#1
So me and my drama company are making radio sketches as a side project. I'm writing them. Who wants to throw out some ideas? I want some comedy but I'm **** at comedy.

HERE'S ONE OF MINE:
There's this boy (teenager) on a ship sailing round the world (think Columbus, Magellan). And they're crossing the ocean after stopping in Africa. And he boy goes down into like the "hold" (bottom of the ship, store room full of crates whatever) at night time. And he finds an African girl (she's a stowaway) singing. And her singing is the most beautiful thing he's ever experienced. I've written a bit for it:

"Her voice didn't sound in the cabin, it sounded in my consciousness. Images of its beauty brilliantly filled my head, it wrapped itself round my spine like a ghost and its sadness reverberated cavernously in my heart, sweetly stinging. My eyes filled with tears as my soul clung desperately to the magical flow of her song. Not made of notes or words I could understand, just magic. I realised something so precious was also fragile, so on my knees I listened, seemingly all night long. Surrendering my being to her devine voice, praying to fall deeper, enthralled. I wished I could stop time and stay enchanted by the African girls singing forever."

So yeah the ending will be the ship stops and the sea goes still as rock (super-freaky) and all the crew gather on the deck and they're sure they'll be killed by sea monsters and then the girl appears at the bow of the ship and sings. And a thousand miles in the distance she's answered by an epic african choir singing from the sky and the dawn comes and everything is back to normal but the african girl has disappeared.
Last edited by Icarus Lives at Mar 3, 2009,
#2
How about....No?

- What happened between you and Marsha?
- She broke my heart...She smashed it with an axe.
*Huey Lewis and the News's "Hip To Be Square" kicks in*
- Hey, Heart!
- Wu-*splash*
- HHHAAAAAA!!!! NOW YOU WON'T PLAY WITH MY FEELINGS YOU DUMB B@ST@RD!

...

...

funkyducky


Icing happen when de puck come down, BANG, you know,
before de oder guys, nobody dere, you know.
My arm go comme ça, den de game stop den start up.

Quote by daytripper75
Get To Da Choppa!
Last edited by DirtyMakik at Mar 3, 2009,
#3
Sounds trippy like hell.
████████████████████████████
███████████████████████████
█████████████████████████
██████████████████████████
███████████████████████████
███████████████████████████
███████████████████████████
███████████████████████████
#4
not to be a complete wanker; but that wasnt funny at all.. cant think of any ideas at the moment other than: think jews and christians together..

and also mafia..
"You're a twat!"- That dude in morrisons

"You Ugly git!" - That girl in the restaurant

"You Were a Mistake!" - Mum

just a few of my fans..



#7
Quote by will123456789
not to be a complete wanker; but that wasnt funny at all.. cant think of any ideas at the moment other than: think jews and christians together..

and also mafia..

That particular one isn't supposed to be comedy. I'm saying I also want some comedy ideas. And I'm just gonna pass them on to the other dude writing cus he's a funny guy.
#8
Quote by Icarus Lives
Original


I added a little idea.
funkyducky


Icing happen when de puck come down, BANG, you know,
before de oder guys, nobody dere, you know.
My arm go comme ça, den de game stop den start up.

Quote by daytripper75
Get To Da Choppa!
#9
I'm sure it's a great idea. I didn't read it. I couldn't. You like, use the word like, like way too many times. It's like, annoying.

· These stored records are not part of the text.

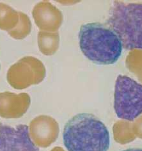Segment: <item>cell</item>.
Instances as JSON below:
<instances>
[{
    "label": "cell",
    "instance_id": "obj_1",
    "mask_svg": "<svg viewBox=\"0 0 142 151\" xmlns=\"http://www.w3.org/2000/svg\"><path fill=\"white\" fill-rule=\"evenodd\" d=\"M63 140L68 151H108L110 145L106 126L89 113L77 114L65 124Z\"/></svg>",
    "mask_w": 142,
    "mask_h": 151
},
{
    "label": "cell",
    "instance_id": "obj_2",
    "mask_svg": "<svg viewBox=\"0 0 142 151\" xmlns=\"http://www.w3.org/2000/svg\"><path fill=\"white\" fill-rule=\"evenodd\" d=\"M79 40L83 54L96 64H113L122 55L121 41L113 30L103 24L90 22L82 25Z\"/></svg>",
    "mask_w": 142,
    "mask_h": 151
},
{
    "label": "cell",
    "instance_id": "obj_3",
    "mask_svg": "<svg viewBox=\"0 0 142 151\" xmlns=\"http://www.w3.org/2000/svg\"><path fill=\"white\" fill-rule=\"evenodd\" d=\"M107 25L115 32L126 50H142V4L114 1Z\"/></svg>",
    "mask_w": 142,
    "mask_h": 151
},
{
    "label": "cell",
    "instance_id": "obj_4",
    "mask_svg": "<svg viewBox=\"0 0 142 151\" xmlns=\"http://www.w3.org/2000/svg\"><path fill=\"white\" fill-rule=\"evenodd\" d=\"M113 106L118 118L134 121L142 114V85L129 76H118Z\"/></svg>",
    "mask_w": 142,
    "mask_h": 151
},
{
    "label": "cell",
    "instance_id": "obj_5",
    "mask_svg": "<svg viewBox=\"0 0 142 151\" xmlns=\"http://www.w3.org/2000/svg\"><path fill=\"white\" fill-rule=\"evenodd\" d=\"M0 151H39L29 133V127H12L0 122Z\"/></svg>",
    "mask_w": 142,
    "mask_h": 151
},
{
    "label": "cell",
    "instance_id": "obj_6",
    "mask_svg": "<svg viewBox=\"0 0 142 151\" xmlns=\"http://www.w3.org/2000/svg\"><path fill=\"white\" fill-rule=\"evenodd\" d=\"M122 151H142V149H137V148H133V149H128Z\"/></svg>",
    "mask_w": 142,
    "mask_h": 151
}]
</instances>
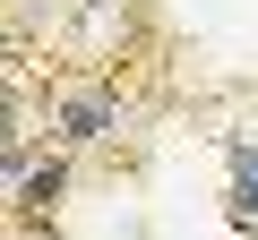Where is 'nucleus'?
I'll use <instances>...</instances> for the list:
<instances>
[{
	"label": "nucleus",
	"instance_id": "nucleus-2",
	"mask_svg": "<svg viewBox=\"0 0 258 240\" xmlns=\"http://www.w3.org/2000/svg\"><path fill=\"white\" fill-rule=\"evenodd\" d=\"M224 163H232V180H224V223H232V231H258V138H249V129H224Z\"/></svg>",
	"mask_w": 258,
	"mask_h": 240
},
{
	"label": "nucleus",
	"instance_id": "nucleus-4",
	"mask_svg": "<svg viewBox=\"0 0 258 240\" xmlns=\"http://www.w3.org/2000/svg\"><path fill=\"white\" fill-rule=\"evenodd\" d=\"M78 9H86V18H120L129 0H78Z\"/></svg>",
	"mask_w": 258,
	"mask_h": 240
},
{
	"label": "nucleus",
	"instance_id": "nucleus-3",
	"mask_svg": "<svg viewBox=\"0 0 258 240\" xmlns=\"http://www.w3.org/2000/svg\"><path fill=\"white\" fill-rule=\"evenodd\" d=\"M69 180H78V155H69V146H52V155H43V163H35L26 180H18V214H26V223L43 231V223L60 214V197H69Z\"/></svg>",
	"mask_w": 258,
	"mask_h": 240
},
{
	"label": "nucleus",
	"instance_id": "nucleus-1",
	"mask_svg": "<svg viewBox=\"0 0 258 240\" xmlns=\"http://www.w3.org/2000/svg\"><path fill=\"white\" fill-rule=\"evenodd\" d=\"M112 129H120V94H112L103 77H69V86H52V146L86 155V146H103Z\"/></svg>",
	"mask_w": 258,
	"mask_h": 240
}]
</instances>
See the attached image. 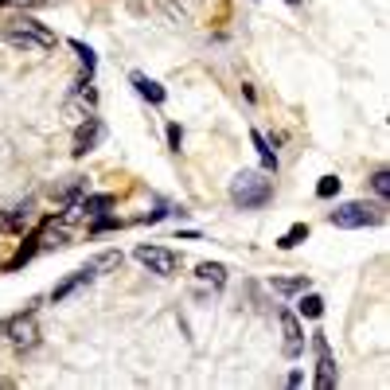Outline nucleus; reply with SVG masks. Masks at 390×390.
<instances>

Anyways I read something about sailing and African women. One word comes to mind: orgy. You can't go wrong with an orgy.
#10
Quote by pablo_arg
I'm sure it's a great idea. I didn't read it. I couldn't. You like, use the word like, like way too many times. It's like, annoying.

Anyways I read something about sailing and African women. One word comes to mind: orgy. You can't go wrong with an orgy.

Sorry, that is annoying to read. "Likes" removed.